La réintégration a donc atteint son but. Dans leur intérêt comme celui de la population, les agent.es de l’État et du service public doivent pouvoir faire leur travail même contre leur hiérarchie, si cette dernière leur ordonne d’agir de manière illégale ou contraire aux règles. Les états-majors des départements peuvent vouloir protéger le magistrat ou des usager.ères ayant le bras long, ou encore libérer un poste promis à quelqu’un.e du sérail.
En réalité, la contre-réforme de Mme Fontanet permettra de maintenir opaques des affaires que les magistrat.es veulent conserver ainsi ou, au contraire, de lancer des enquêtes administratives sur les dossiers que l’on veut médiatiser à des fins politiques. Et dans tous les cas, un.e magistrat.e pourrait toujours étouffer une affaire en payant pour éviter un procès gênant, avec une convention de départ.

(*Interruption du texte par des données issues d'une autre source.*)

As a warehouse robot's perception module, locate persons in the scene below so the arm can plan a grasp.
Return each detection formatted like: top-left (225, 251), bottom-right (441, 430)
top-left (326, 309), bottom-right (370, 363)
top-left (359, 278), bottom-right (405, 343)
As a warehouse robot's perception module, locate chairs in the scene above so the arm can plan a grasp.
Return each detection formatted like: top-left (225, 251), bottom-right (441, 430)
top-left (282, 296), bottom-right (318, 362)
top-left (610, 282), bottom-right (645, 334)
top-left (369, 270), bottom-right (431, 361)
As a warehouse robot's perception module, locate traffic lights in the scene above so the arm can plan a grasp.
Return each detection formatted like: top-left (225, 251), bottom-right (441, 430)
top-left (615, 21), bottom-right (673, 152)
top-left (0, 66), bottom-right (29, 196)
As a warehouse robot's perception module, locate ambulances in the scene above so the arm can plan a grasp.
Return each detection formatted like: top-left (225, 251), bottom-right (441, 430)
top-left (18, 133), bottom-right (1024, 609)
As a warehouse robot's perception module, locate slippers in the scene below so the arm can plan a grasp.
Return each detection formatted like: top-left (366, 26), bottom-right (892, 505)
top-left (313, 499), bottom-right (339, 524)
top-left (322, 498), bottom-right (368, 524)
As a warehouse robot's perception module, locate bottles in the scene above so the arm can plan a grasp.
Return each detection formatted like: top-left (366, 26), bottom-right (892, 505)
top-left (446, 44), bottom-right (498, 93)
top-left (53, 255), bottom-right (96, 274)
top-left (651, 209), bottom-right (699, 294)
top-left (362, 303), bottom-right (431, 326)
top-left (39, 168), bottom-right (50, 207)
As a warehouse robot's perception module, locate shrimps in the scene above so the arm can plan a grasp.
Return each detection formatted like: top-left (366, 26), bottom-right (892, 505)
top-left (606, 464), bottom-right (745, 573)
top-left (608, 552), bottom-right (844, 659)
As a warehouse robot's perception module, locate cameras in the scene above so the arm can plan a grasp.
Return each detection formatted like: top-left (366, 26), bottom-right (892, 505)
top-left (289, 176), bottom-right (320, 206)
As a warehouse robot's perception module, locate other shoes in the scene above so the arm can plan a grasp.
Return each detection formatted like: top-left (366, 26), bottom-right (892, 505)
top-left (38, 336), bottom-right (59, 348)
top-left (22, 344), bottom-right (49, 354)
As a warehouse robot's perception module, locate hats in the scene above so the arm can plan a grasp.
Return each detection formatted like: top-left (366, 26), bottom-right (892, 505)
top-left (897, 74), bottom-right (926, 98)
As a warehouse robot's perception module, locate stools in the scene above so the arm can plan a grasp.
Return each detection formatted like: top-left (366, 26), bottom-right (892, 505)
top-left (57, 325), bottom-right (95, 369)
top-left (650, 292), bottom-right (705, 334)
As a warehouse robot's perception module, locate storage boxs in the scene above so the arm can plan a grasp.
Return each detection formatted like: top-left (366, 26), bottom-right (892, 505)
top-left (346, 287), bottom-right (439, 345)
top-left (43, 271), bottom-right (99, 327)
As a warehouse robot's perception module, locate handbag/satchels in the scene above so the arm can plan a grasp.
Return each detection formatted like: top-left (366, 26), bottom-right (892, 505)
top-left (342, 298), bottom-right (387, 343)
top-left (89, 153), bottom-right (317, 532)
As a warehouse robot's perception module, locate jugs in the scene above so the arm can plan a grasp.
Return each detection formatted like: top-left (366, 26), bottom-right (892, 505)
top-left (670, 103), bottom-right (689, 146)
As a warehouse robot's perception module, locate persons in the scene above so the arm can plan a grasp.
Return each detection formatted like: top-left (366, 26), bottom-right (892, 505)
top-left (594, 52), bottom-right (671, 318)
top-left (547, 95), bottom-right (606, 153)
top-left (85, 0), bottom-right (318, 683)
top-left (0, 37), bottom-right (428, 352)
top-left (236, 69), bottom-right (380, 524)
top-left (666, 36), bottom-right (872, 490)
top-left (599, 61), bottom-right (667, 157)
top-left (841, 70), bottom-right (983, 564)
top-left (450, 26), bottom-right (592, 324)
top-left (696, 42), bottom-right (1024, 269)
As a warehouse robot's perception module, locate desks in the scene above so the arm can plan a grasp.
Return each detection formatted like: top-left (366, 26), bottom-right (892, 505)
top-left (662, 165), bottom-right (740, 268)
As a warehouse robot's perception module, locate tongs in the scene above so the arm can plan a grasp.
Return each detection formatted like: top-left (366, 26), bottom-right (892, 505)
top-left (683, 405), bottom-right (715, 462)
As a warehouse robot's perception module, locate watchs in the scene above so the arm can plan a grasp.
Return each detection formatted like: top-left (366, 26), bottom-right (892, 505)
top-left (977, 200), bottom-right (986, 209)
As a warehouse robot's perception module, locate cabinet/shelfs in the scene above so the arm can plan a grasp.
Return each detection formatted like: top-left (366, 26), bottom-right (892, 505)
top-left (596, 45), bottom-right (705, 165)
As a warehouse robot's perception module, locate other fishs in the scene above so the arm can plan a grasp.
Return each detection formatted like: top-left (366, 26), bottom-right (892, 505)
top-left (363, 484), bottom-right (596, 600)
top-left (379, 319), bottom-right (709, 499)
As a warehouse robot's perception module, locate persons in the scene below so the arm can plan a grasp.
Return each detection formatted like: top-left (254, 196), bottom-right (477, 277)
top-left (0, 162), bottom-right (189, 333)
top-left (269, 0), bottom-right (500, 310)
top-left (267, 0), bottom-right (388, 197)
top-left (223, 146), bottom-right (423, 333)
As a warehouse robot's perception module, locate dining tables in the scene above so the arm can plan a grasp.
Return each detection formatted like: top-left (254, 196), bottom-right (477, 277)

Ce qui dérange aussi Mme Fontanet et son état-major, c’est que la loi actuelle exige que le dossier de licenciement soit bien instruit. La personne mise en cause doit donner sa version des faits. Cette transparence peut déplaire. Si le magistrat doit statuer sur la base de faits établis de manière contradictoire, c’est difficile de plaider ensuite l’ignorance d’un problème. Mme Fontanet avait tout en mains lorsqu’elle a licencié la contrôleuse de l’OP.
La procédure permet aussi aumagistrat de savoir ce qui se passe dans son département. Un licenciement est rarement anodin et peut refléter une organisation inadéquate, des conditions de travail problématiques, un management toxique, un système de recrutement défaillant. Dans l’affaire du foyer de Mancy, ces procédures n’ont semble-t-il pas été mises en œuvre, comme l’indique une employée dans le journal «Le Temps». Si elles l’avaient été, les maltraitances infligées aux enfants n’auraient peut-être pas duré. Le minimum de formalisme, de transparence et de protection prévus dans la loi actuelle sert donc les intérêts de toute la population. Au lieu de chercher à démanteler la loi, le Conseil d’État ferait mieux de l’appliquer.
Article publié le 6 septembre dans la Tribune de Genève (rubrique L’invité).